Self-Improvement in Long-Horizon Web Agent Tasks Using LLMs
Abstract and Contribution Summary
The paper investigates the capability of LLMs to self-improve their performance in complex, long-horizon tasks within the WebArena benchmark environment. Utilizing synthetic training data, generated by the model itself, the research demonstrates a notable 31% improvement in task completion rates compared to the baseline model. Additionally, novel evaluation metrics are proposed to assess the multi-dimensional improvements achieved through self-improvement techniques. The paper specifically deals with fine-tuning on three distinct synthetic training data mixtures and suggests that significant advancements can be made without relying on external supervised datasets.
Introduction and Problem Statement
The challenge of training models to function as effective agents in intricate environments such as web browsers has been a longstanding issue, primarily due to a scarcity of task-specific training data. While LLMs have excelled in traditional NLP tasks through zero-shot and few-shot learning paradigms, these methods are inadequate for equipping LLMs to undertake complex, multi-step, long-horizon interactions with their environments.
The authors pivot to self-improvement techniques, which leverage the model's own generations to create synthetic data. This paradigm minimizes the dependency on labeled data and reduces associated costs. This paper pioneers in applying these techniques to the WebArena benchmark, designed as a rigorous test for LLMs tasked with navigating and performing actions on web interfaces to meet specified objectives.
Methodology
The core of the research rests on employing synthetic data for fine-tuning, partitioned into in-domain and out-of-domain examples. The paper utilizes the WebArena benchmark, focusing on performance enhancement through multiple data mixtures:
- Mixture A: Only in-domain synthetic examples.
- Mixture B: Combination of in-domain and out-of-domain synthetic examples.
- Mixture C: Only out-of-domain synthetic examples.
A fundamental aspect is the formulation of the WebArena environment into a Markov decision process to collect and filter plausible trajectories (a sequence of actions). These trajectories serve as a synthetic dataset that omits low-quality examples through a rigorous unsupervised filtering mechanism. Out-of-domain examples further diversify the learning material by generating novel tasks and trajectories, which are markedly different from those in the benchmark, ensuring the agent's robustness and versatility.
Evaluation Metrics
To objectively evaluate the self-improvement, the research introduced additional metrics:
- Functional Correctness Score: Measures the binary task completion rate.

——

## QUESTIONS ON THE MATERIAL
[1] Update the web agent passage, starting with "A fundamental aspect" and going on through "task completion rate.", so that "trajectories" becomes "rollouts".
[2] In the web agent passage, how much did task completion rates improve over the baseline model?
The items play no part in anything asked here.

——

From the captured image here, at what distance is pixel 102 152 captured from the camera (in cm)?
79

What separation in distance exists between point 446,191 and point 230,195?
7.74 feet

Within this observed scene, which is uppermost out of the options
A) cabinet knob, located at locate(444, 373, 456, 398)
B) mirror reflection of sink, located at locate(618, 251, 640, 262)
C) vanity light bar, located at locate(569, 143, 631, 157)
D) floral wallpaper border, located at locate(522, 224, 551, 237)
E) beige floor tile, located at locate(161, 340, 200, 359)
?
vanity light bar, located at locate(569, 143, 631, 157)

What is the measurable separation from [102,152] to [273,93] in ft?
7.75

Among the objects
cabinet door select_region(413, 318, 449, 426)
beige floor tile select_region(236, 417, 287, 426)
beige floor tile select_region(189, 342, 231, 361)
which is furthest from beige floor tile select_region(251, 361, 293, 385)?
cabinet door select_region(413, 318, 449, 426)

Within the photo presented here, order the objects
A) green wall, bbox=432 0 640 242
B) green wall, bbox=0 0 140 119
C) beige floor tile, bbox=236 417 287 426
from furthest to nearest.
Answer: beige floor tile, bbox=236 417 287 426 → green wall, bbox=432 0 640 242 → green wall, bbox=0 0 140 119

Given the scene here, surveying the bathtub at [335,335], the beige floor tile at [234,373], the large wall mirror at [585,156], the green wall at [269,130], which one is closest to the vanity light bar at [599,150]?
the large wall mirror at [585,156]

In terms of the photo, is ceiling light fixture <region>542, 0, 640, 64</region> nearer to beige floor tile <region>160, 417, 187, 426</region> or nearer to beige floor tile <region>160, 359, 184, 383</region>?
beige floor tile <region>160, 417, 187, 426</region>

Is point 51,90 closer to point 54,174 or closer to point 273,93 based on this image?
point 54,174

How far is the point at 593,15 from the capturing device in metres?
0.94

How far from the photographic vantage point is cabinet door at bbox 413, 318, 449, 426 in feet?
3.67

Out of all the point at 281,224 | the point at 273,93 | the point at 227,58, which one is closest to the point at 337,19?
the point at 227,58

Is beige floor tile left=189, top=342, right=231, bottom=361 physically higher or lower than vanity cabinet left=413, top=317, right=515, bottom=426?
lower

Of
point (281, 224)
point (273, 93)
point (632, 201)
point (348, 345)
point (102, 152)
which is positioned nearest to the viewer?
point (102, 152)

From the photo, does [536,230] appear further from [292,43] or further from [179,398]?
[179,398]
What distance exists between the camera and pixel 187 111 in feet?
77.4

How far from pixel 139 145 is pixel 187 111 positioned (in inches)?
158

——

## SOLUTIONS TO THE EXERCISE
[1]
A fundamental aspect is the formulation of the WebArena environment into a Markov decision process to collect and filter plausible rollouts (a sequence of actions). These rollouts serve as a synthetic dataset that omits low-quality examples through a rigorous unsupervised filtering mechanism. Out-of-domain examples further diversify the learning material by generating novel tasks and rollouts, which are markedly different from those in the benchmark, ensuring the agent's robustness and versatility.
Evaluation Metrics
To objectively evaluate the self-improvement, the research introduced additional metrics:
- Functional Correctness Score: Measures the binary task completion rate.

[2] They improved by 31%.